A GUI interface for Open AI Whisper based on Tauri and Sveltekit
Whiskey is a graphical user interface (GUI) for Open AI’s Whisper speech recognition system. It is built using Tauri and Sveltekit technologies and utilizes C++ binaries for Whisper. Whiskey provides users with the ability to transcribe audio or video files into written text, with real-time text highlighting during playback. It also offers features such as exporting transcriptions as .txt or .vtt files. This article will provide an analysis of Whiskey’s key features, installation guide, and a summary of its capabilities.
Planned features:
To install Whiskey, follow the steps below:
Clone the Whiskey repository from GitHub:
git clone https://github.com/whiskey/whiskey.git
Install the required dependencies:
cd whiskey
npm install
Build the application:
npm run build
Run the application:
npm run start
Access Whiskey by navigating to http://localhost:5000 in your web browser.

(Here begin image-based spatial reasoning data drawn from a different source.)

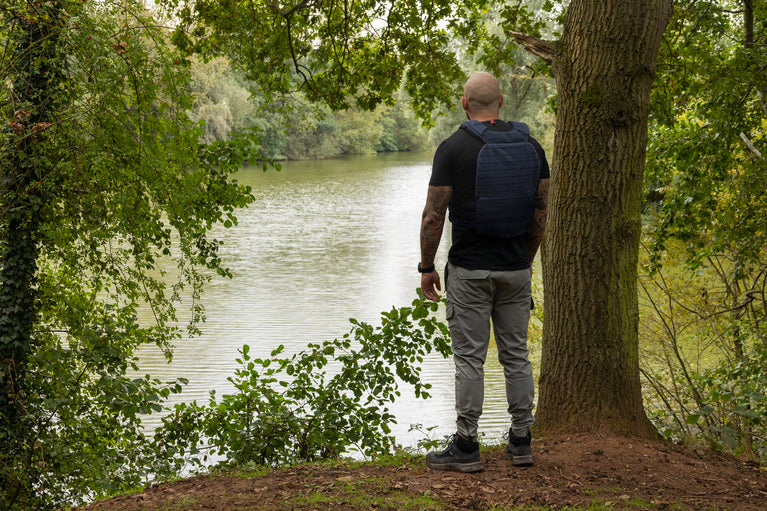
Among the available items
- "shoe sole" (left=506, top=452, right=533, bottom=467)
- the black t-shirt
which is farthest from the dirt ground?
the black t-shirt

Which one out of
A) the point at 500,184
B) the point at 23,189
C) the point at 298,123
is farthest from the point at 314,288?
the point at 298,123

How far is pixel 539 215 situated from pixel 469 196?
1.23 ft

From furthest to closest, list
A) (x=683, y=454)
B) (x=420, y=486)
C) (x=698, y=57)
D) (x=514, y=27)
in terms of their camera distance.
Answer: (x=514, y=27), (x=698, y=57), (x=683, y=454), (x=420, y=486)

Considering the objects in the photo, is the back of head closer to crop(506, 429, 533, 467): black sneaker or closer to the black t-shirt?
the black t-shirt

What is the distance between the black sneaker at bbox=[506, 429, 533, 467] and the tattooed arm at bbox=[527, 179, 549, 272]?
0.79 meters

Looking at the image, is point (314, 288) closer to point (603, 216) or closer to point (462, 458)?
point (603, 216)

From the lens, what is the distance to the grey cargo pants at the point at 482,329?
3035 mm

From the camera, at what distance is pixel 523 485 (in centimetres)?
291

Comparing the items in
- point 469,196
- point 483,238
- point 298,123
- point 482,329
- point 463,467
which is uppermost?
point 298,123

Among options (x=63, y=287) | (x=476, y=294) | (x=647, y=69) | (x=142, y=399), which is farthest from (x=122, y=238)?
(x=647, y=69)

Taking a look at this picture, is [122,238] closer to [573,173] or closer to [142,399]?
[142,399]

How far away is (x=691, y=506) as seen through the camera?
273 centimetres

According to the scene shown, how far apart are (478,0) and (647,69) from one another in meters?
3.94

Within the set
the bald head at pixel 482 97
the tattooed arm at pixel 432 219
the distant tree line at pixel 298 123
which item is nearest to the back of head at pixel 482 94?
the bald head at pixel 482 97
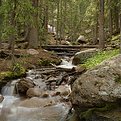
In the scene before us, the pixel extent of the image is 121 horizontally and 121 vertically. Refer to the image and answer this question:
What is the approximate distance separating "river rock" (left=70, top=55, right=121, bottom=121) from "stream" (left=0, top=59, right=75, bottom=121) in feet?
5.68

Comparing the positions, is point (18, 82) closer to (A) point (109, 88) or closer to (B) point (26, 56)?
(B) point (26, 56)

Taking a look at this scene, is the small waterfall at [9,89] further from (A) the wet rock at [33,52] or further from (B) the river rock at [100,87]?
(A) the wet rock at [33,52]

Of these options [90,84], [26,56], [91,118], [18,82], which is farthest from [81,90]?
[26,56]

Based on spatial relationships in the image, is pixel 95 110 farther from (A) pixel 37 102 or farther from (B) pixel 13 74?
(B) pixel 13 74

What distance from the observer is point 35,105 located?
38.5 ft

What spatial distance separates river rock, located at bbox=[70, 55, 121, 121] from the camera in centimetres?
816

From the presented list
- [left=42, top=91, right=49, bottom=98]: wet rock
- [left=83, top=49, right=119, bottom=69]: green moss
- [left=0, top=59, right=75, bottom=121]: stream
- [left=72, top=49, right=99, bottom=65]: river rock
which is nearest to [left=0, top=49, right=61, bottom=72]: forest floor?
[left=72, top=49, right=99, bottom=65]: river rock

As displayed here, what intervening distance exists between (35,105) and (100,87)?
4.15m

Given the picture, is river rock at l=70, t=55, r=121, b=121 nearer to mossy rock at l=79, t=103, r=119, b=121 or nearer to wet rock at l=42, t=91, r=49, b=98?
mossy rock at l=79, t=103, r=119, b=121

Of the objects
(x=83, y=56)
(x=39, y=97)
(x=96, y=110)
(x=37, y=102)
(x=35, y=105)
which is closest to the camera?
(x=96, y=110)

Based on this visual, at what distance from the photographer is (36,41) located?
23.2 meters

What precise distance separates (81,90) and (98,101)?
0.66m

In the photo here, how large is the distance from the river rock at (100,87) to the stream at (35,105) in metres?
1.73

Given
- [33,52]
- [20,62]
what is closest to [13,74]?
[20,62]
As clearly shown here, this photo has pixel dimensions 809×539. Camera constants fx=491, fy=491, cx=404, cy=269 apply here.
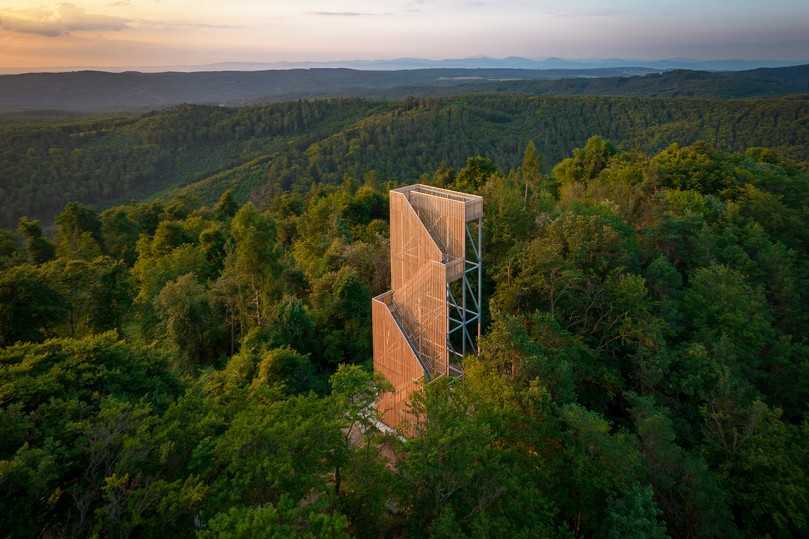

Whiskey is a user-friendly GUI for Open AI’s Whisper speech recognition system. It is built using Tauri and Sveltekit technologies and provides users with the ability to transcribe audio or video files into written text. The GUI offers real-time text highlighting during playback and allows for the export of transcriptions as .txt or .vtt files. With planned features like file renaming, drag and drop functionality, and support for different platforms, Whiskey aims to enhance the user experience and expand its usability. Overall, Whiskey is a powerful tool for transcription tasks that is easy to install and use.